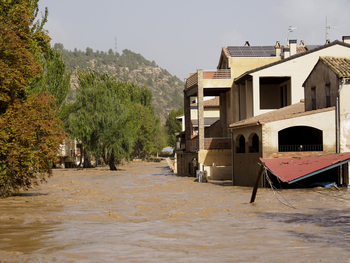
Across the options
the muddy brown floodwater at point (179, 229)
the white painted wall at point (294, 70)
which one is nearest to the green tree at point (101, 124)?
Result: the white painted wall at point (294, 70)

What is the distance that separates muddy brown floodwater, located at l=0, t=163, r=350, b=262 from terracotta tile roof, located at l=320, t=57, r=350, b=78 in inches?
289

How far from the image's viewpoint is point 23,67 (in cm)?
2225

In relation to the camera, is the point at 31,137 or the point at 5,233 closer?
the point at 5,233

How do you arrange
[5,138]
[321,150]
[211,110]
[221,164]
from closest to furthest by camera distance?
[5,138]
[321,150]
[221,164]
[211,110]

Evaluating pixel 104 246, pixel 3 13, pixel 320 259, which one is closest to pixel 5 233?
pixel 104 246

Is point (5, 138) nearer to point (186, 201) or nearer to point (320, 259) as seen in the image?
point (186, 201)

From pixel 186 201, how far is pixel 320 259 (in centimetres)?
1285

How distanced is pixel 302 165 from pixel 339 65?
803 cm

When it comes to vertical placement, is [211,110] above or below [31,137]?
above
====
_OBJECTIVE_: Leaving all pictures aside, quote each record exactly.

_RIGHT ANSWER_:
Across the options
the muddy brown floodwater at point (179, 229)
the white painted wall at point (294, 70)
which one is nearest to the green tree at point (101, 124)?
Result: the white painted wall at point (294, 70)

What is the distance that separates muddy brown floodwater, located at l=0, t=163, r=350, b=262 from terracotta tile roof, located at l=320, t=57, r=350, b=78 in inches?
289

How far from the image's viewpoint is point 23,67 (in cm)?
2225

In relation to the camera, is the point at 31,137 or the point at 5,233 closer?
the point at 5,233

How do you arrange
[5,138]
[321,150]
[211,110]
[221,164]
from closest to furthest by camera distance?
[5,138]
[321,150]
[221,164]
[211,110]

Evaluating pixel 104 246, pixel 3 13, pixel 320 259, which one is closest to pixel 5 233?
pixel 104 246

Is point (5, 138) nearer to point (186, 201) or nearer to point (320, 259) as seen in the image?
point (186, 201)

From pixel 186 201, how far is pixel 320 259 (in centimetres)?
1285

How distanced is pixel 302 165 from pixel 339 65?
803 cm

When it comes to vertical placement, is [211,110] above or below [31,137]?
above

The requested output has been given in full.